Dell’s changes to its labels also merit attention. In 2006, the audience menu was headed “Solutions for:”, and its items were “Home & Home Office,” “Small Business,” “Medium & Large Business,” and “Government, Education, & Healthcare.” In 2010, the audience menu has no heading. The mouseover points are labeled “For Home,” “For Small & Medium Business,” “For Public Sector,” and “For Large Enterprise.” Three changes are interesting here. First is the change to the format of the list’s items. “Solutions for” rings of corporate jargon, which the text’s authors warn against (p. 85-86); Dell’s new formulation sounds much more natural. Second, we see that “Public Sector” has replaced the unwieldy “Government, Education, & Healthcare.” The latter choice is more descriptive, but the three indicated subcategories are heterogeneous; clicking this link is likely to lead us to a narrow, deep architecture where we’ll have to further specify that we work in education, then that we work in K-12 education, and so on. Public Sector, by contrast, denotes the same services more transparently – the label is effectively invisible to users who don’t need it – and the drop-down menu allows much of the disambiguation to take place in one click.
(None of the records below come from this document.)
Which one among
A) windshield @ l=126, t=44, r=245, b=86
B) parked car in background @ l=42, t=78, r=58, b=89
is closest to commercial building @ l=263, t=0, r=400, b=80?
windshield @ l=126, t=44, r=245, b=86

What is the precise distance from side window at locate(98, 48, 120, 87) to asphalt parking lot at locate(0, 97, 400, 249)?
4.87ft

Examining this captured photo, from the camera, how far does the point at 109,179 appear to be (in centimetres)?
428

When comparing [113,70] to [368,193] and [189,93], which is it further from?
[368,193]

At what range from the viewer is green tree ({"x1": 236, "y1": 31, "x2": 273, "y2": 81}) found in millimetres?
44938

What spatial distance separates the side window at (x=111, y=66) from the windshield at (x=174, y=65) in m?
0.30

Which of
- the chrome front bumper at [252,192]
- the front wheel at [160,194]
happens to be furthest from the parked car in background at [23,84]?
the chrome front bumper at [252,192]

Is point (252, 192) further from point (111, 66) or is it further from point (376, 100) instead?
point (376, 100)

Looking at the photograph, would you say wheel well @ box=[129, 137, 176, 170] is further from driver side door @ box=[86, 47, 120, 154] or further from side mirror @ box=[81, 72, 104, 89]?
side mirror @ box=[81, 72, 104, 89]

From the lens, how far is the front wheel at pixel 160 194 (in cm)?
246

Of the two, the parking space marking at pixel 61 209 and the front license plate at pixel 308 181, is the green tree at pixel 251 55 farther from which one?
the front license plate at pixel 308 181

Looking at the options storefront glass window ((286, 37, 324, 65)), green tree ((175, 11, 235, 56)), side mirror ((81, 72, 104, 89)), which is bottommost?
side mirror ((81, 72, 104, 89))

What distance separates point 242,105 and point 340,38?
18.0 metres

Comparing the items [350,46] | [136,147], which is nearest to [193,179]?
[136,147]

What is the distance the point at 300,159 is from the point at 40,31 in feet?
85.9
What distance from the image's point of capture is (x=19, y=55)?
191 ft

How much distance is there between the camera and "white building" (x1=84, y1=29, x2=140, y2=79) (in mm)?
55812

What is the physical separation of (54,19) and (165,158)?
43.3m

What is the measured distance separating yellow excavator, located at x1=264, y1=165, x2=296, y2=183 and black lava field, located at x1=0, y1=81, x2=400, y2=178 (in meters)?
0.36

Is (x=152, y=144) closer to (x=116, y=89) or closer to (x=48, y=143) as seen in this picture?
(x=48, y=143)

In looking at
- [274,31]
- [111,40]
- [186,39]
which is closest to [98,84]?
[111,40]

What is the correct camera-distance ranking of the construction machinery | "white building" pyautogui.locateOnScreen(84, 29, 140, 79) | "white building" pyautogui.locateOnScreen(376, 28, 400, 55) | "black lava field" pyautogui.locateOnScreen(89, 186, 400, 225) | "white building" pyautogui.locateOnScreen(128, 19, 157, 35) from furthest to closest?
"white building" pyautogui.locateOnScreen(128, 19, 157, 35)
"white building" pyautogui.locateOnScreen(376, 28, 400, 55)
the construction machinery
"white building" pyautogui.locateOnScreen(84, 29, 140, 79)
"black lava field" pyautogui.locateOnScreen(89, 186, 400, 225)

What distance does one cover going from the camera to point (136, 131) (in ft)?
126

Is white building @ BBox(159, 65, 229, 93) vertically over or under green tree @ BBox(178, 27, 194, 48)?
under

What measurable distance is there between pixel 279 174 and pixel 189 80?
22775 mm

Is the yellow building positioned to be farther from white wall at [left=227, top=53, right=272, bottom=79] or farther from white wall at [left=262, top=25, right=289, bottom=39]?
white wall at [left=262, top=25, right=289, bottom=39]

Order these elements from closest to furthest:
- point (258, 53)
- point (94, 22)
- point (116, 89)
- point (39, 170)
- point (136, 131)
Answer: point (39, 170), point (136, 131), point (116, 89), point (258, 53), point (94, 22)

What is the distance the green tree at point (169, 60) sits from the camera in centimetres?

Finally, we see that medium businesses have been reclassed with small businesses, while the term “large business” has been replaced with “large enterprise.” This could be an organizational change, but it’s more likely to be a labeling change; Dell has likely determined that its services for large businesses are disparate with the needs of medium-sized businesses, and has relabeled its categories to guide medium-sized business owners to the content most likely to be relevant to their need. The choice of the word “enterprise” in particular is clearly a labeling decision. “Enterprise” is an uncommon word whose connotation of scale may further help medium-sized business owners decide which menu category to pursue. All three of these changes have implications for the site’s overall architecture which could be user-tested by an experiment something like the one I described earlier.

My point in this entry is that IA guidelines are often useful, as when they suggest that we avoid jargon, but that site analytics and empirical testing are the ultimate tests of whether a site serves its users as envisioned. A building can be beautiful but uncomfortable, and a textbook-compliant website might still fail its users. In my first entry in this blog I discussed my view that interaction design is the parent discipline of information architecture. If so, then empiricism is the means by which we can determine whether IA is a properly dutiful child!